AI, IBM and Full Spectrum CPQ

Also announced at the conference this week is a new guise for the Apttus platform's AI capabilities. Previously presented as Max, a female avatar, the AI component is now Max Proactive, a disembodied conversational assistant that presents simply as an icon in the Omni platform. Max Proactive uses machine learning and other AI resources to alert users to take actions, automatically perform routine processes, or suggest steps to enhance performance.

The event also saw Apttus increase its ties with IBM, with an announcement that its configure price quote (CPQ), contract lifecycle management (CLM) and Max AI will now be available running on the IBM Cloud for IBM customers.

At the same time, Apttus has updated its CPQ offering to provide seamless configuration and combination of product sales, subscription billing and services contracts in a single quote. Called Full Spectrum CPQ, this blending of products, services and subscriptions is designed to meet the needs of enterprises that are increasingly bundling products with services, or even providing products such as computing or industrial equipment as part of a continuous service contract, billed on a pay-as-you-go subscription — often called the Everything-as-a-Service (XaaS) model.

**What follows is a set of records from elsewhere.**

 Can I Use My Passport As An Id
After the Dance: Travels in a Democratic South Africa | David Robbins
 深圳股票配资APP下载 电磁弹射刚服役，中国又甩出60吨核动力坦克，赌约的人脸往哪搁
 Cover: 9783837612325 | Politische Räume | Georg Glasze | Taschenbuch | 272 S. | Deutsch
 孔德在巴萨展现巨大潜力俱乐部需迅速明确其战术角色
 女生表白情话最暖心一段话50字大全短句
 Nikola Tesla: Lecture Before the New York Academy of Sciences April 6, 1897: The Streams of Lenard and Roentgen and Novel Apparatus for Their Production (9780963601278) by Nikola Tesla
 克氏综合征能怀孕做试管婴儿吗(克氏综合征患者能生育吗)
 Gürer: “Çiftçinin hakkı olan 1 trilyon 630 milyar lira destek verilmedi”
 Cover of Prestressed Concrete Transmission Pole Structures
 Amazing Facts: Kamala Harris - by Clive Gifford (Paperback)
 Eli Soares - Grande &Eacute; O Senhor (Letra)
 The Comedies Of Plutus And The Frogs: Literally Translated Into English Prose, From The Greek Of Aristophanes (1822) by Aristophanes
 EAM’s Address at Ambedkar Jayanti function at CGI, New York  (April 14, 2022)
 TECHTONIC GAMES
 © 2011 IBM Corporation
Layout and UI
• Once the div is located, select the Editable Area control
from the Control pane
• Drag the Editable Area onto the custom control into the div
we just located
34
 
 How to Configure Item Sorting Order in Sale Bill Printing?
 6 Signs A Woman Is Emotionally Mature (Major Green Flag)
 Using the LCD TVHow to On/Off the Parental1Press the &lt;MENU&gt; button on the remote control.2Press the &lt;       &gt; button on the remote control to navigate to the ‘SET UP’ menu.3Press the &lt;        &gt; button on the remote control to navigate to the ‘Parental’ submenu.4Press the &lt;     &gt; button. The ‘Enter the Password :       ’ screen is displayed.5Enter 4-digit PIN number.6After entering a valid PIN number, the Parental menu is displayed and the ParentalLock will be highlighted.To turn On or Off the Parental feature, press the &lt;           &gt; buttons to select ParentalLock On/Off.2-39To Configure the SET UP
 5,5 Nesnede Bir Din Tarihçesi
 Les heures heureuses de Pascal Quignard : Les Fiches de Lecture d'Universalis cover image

This is a combination that's increasingly in demand as businesses turn to as-a-service models, but it's not supported by traditional CPQ tools, says Krappe:

Selling services through a CPQ-type tool is very demanding. With your standard CPQ tools, you can't sell services because services can add a whole set of soft components to them.

How do you quote/configure a service offering where there's a soft component? And being able to juggle the two, and if you give a discount here you can play with the elements, you can change scope and then you can add other things?

Full-Spectrum CPQ combines subscription products, professional services, aftermarket services and advanced product configurations in a way that future-proofs customers' sales processes, adds Brion Schweers, General Manager of CPQ at Apttus:

[It] helps customers accelerate the execution of their revenue-generating sales processes in a modern-day SaaS and service-based environments.

My take

We've highlighted the emerging significance of the middle office in previous diginomica coverage. We've also written extensively about the rise of Everything-as-a-Service and the XaaS Effect. This is a new way of doing business that requires a new kind of platform, and Apttus is capturing those needs with a unique proposition that does seem to be distinctive in the marketplace.

The decision to position Apttus as a peer and rival to the likes of Salesforce and SAP does ratchet up the stakes in a big way. But some of the customer engagements Apttus is now capturing do seem to bear out its contention that this is a distinct platform opportunity that with sophisticated requirements that it is well-placed to fulfill.

We've already spoken to companies facing similar transitions as part of our XaaS coverage and there's no doubt that this business model demands a more flexible approach than traditional systems have been able to support. We were not able to attend this year's Accelerate event in person and speak to Apttus customers about the challenges they face as they adjust their business models to an XaaS model, but we look forward to following up on their stories in future coverage.